イギリスのEU離脱の選択が世界中に大きな影響を与えており、株価の下落や為替の乱高下に人々は大きな恐怖を感じている。

もともとEUは、1950年ECSC(ヨーロッパ石炭鉄鋼共同体)、1957EEC(ヨーロッパ経済共同体)、EFTA(欧州自由貿易連合)、1967年EC(ヨーロッパ共同体)、1973年イギリス加盟、1979年-91年通貨統合(ECU)、1991年EU(ヨーロッパ連合)で活動してきた歴史がある。

戦争直後は、2度と戦争など起こさないために、ドイツを監視するために作られた経緯があり、関税の引き下げや廃止、、共同の通貨の使用、人の移動の自由化等を通じ経済を活性化し、復興を確実なものとし、ひいては世界の平和に貢献することを願ったものであった。

1929年の世界大恐慌が世界貿易を激減させ、世界戦争の大きな原因となったことへの反省があったことは言うまでもない。

くしくもアメリカ大統領選挙においてもトランプ氏が保護主義的な言動を強め、ここでイギリスも上記自由貿易の理念に消極的な印象を与える行動に出てきたのではないかと思わせることは世界中の人々に不安をもたらすものだ。

また、イギリスばかりでなく、ヨーロッパ各国からのEUに対する評価が必ずしも高くないことは憂うべきことだ。

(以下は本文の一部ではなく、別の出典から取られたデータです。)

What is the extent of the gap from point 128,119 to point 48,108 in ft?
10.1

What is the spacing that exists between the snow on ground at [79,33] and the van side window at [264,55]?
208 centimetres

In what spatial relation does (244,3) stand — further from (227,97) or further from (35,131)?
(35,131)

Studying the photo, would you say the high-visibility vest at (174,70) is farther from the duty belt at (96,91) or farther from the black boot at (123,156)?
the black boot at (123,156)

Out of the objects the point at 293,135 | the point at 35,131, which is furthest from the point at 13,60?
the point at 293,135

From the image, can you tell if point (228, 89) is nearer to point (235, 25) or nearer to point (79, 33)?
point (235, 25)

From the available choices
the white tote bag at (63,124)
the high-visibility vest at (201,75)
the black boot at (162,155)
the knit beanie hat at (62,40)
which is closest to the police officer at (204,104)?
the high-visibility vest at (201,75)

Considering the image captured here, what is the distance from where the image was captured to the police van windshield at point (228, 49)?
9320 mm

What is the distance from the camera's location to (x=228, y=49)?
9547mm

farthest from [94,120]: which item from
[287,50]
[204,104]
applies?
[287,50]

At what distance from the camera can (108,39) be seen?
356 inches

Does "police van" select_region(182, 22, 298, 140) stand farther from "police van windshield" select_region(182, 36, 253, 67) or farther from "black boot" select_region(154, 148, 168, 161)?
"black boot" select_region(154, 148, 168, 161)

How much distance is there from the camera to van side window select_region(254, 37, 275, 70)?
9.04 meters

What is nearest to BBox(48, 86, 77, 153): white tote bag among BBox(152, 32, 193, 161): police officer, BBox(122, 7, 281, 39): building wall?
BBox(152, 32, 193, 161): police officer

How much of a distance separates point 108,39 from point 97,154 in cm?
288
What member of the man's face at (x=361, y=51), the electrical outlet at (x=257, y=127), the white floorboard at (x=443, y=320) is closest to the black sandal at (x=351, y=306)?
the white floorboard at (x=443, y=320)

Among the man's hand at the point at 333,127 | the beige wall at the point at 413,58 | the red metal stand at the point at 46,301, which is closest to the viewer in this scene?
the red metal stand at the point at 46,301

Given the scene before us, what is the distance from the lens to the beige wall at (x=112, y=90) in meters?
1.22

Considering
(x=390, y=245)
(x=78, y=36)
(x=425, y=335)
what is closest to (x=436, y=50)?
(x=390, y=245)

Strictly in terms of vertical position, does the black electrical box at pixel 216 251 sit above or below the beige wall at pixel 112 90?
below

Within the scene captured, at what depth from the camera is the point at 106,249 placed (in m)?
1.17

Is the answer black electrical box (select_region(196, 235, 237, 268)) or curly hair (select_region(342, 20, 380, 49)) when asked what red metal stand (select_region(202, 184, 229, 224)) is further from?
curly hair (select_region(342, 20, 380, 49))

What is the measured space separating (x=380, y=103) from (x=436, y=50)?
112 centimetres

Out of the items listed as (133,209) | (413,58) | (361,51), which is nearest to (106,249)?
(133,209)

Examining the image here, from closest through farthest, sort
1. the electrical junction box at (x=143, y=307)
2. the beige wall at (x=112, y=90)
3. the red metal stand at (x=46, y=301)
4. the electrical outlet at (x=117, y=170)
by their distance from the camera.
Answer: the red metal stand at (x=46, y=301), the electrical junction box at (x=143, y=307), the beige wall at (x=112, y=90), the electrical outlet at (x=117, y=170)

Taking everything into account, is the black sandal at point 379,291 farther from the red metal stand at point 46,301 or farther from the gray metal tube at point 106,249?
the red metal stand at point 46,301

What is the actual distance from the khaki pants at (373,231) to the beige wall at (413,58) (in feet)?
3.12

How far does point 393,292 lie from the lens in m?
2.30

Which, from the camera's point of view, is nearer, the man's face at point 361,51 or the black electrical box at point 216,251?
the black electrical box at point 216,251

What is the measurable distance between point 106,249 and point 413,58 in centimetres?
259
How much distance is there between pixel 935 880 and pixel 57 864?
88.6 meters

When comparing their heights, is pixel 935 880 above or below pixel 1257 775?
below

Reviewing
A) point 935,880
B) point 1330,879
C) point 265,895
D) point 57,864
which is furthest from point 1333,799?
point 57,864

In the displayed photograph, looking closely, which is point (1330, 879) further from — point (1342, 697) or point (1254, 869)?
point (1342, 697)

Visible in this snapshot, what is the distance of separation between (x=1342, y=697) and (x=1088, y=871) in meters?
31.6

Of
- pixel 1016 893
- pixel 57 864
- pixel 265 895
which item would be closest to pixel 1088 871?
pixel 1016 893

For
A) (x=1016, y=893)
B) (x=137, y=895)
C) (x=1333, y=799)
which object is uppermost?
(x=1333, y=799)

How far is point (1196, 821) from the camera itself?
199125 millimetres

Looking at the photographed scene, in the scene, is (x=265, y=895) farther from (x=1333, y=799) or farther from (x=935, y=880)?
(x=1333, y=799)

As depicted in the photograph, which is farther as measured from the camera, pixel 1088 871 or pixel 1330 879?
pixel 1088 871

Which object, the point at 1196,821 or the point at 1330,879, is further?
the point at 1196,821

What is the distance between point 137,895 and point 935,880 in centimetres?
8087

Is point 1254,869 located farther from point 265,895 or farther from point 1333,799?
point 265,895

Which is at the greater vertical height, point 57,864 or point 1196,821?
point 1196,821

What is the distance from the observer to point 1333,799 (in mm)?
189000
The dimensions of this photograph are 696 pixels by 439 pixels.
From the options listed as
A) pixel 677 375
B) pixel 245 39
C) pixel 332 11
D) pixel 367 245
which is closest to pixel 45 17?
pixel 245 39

特にEUの規制が厳しいことに不満を持つ声は強い。また、EUには独自の大統領があり、多くの(約30000人?)に及ぶ職員がいることもそのコストを高め各国の経済的負担を重いものにしていると言えるだろう。

今後イギリスの国際社会における活動の姿がどのようなものになるのか誰もはっきりした姿は描けないが、EU側としても規制を緩和し、コストをできるだけ低く抑えるなどして加盟国の負担を下げることを実現していくことが必要であろう。

特に安全保障の観点からいっても英国が離脱することの影響は大きい。イギリスは、戦後ECSCやEEC、EC等を作り活動してきた「理念」を再度思い出し、国際社会が今後どのように協力し合い平和と繁栄を維持していくべきなのかを思い返してみる必要があろう。